DM #155: If you google the definition of the the word placebo, the result is as follows: a harmless pill, medicine, or procedure prescribed more for the psychological benefit to the patient than for any physiological effect. The very next definition reads: A substance that has no therapeutic effect, used as a control in testing new drugs.
The discrepancy and contradiction between these two definitions is where the actual problem lies. Somehow we have come to view a “psychological effect” as non-therapeutic. As if when we treat only the mind, we're not having an ‘actual' effect. This is just plain wrong.
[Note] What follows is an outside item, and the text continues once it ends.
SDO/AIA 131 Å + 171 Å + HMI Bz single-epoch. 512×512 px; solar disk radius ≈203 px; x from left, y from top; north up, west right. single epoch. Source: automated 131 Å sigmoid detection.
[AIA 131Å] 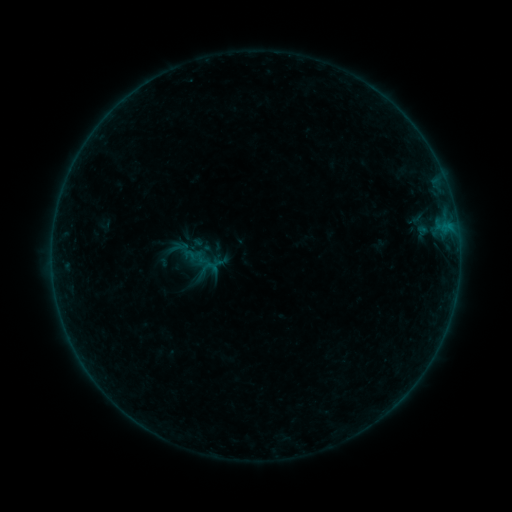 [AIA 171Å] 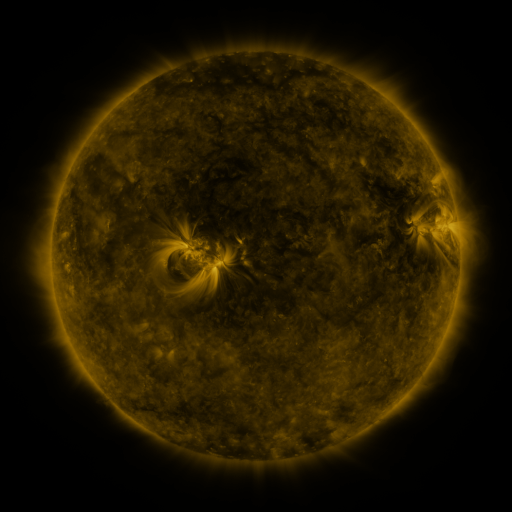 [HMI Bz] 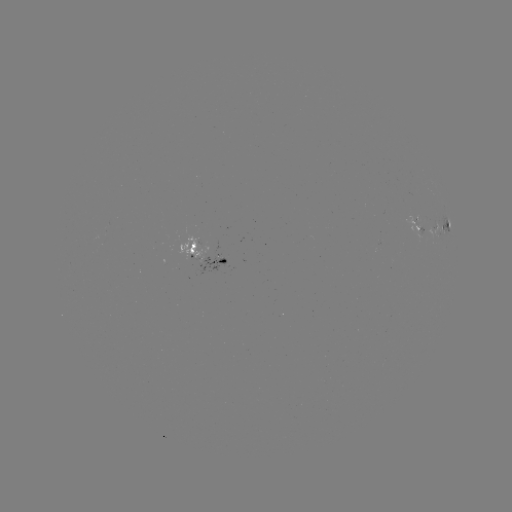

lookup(sigmoid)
We MUST get away from this mechanical model that views treatment of human beings in terms of simply manipulating inert tissue. We are not treating corpses. We are treating a living, breathing, feeling, thinking, emotional, and dynamic system, and as such, we must consider how treatment can affect each of these factors.
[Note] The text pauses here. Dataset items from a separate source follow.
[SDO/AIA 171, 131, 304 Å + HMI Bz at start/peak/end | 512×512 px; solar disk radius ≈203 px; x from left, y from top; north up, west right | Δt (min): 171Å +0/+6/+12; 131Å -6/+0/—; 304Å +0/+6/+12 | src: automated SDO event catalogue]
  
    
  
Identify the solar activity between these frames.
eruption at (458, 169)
Just because we can't “see” the effect, or perceive it as a tissue change, doesn't mean that there was no effect. We can not see or touch wind, yet we do not argue it's existence. One might counter that we know it exists because we can hear it, and we can ‘feel' it. To that I respond, exactly, you've used your other senses to understand its existence. You've used more complex reasoning to understand a complex concept. Similarly, we may not be able to ‘see' the effect a treatment has, but we can use our other senses and hear it in what the patient says, or ‘feel' it how the patient now reacts and responds.
Pain is subjective, and as such, a person's subjective response to a treatment should count towards the validation of the efficacy of a treatment. Unless your patient is a cadaver, you must adopt the biopsychosocial model. Complex systems should be viewed with many different lenses. If you can do it for the wind, you can do it for your patient.